(EXTRACTED RECORDS)
───

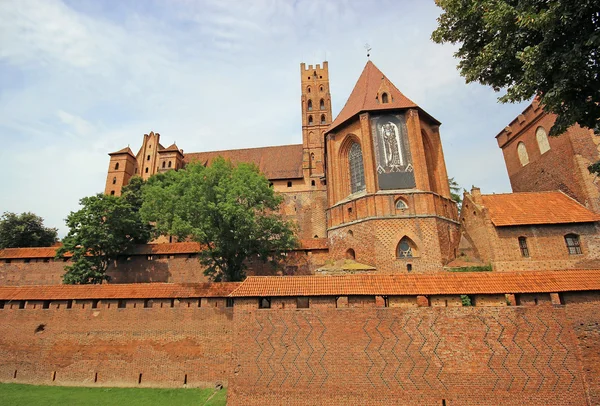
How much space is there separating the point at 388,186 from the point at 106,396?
16444mm

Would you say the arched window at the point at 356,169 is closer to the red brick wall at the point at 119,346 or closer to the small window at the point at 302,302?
the small window at the point at 302,302

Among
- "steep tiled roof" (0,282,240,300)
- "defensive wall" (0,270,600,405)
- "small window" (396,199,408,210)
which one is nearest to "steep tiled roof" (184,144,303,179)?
"small window" (396,199,408,210)

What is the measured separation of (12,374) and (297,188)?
24359 mm

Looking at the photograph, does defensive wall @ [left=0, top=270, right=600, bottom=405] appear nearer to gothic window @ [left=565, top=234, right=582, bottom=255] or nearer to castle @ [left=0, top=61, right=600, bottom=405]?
castle @ [left=0, top=61, right=600, bottom=405]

───

(PROBLEM TO WORK ON) Can you render the rows above as a Markdown table with the columns "No." and "Line", where each non-blank line gets its own numbered entry and the pictures are left out?

(THE SOLUTION)
| No. | Line |
|---|---|
| 1 | How much space is there separating the point at 388,186 from the point at 106,396? |
| 2 | 16444mm |
| 3 | Would you say the arched window at the point at 356,169 is closer to the red brick wall at the point at 119,346 or closer to the small window at the point at 302,302? |
| 4 | the small window at the point at 302,302 |
| 5 | Among |
| 6 | - "steep tiled roof" (0,282,240,300) |
| 7 | - "defensive wall" (0,270,600,405) |
| 8 | - "small window" (396,199,408,210) |
| 9 | which one is nearest to "steep tiled roof" (184,144,303,179)? |
| 10 | "small window" (396,199,408,210) |
| 11 | What is the measured separation of (12,374) and (297,188)? |
| 12 | 24359 mm |
| 13 | Looking at the photograph, does defensive wall @ [left=0, top=270, right=600, bottom=405] appear nearer to gothic window @ [left=565, top=234, right=582, bottom=255] or nearer to castle @ [left=0, top=61, right=600, bottom=405]? |
| 14 | castle @ [left=0, top=61, right=600, bottom=405] |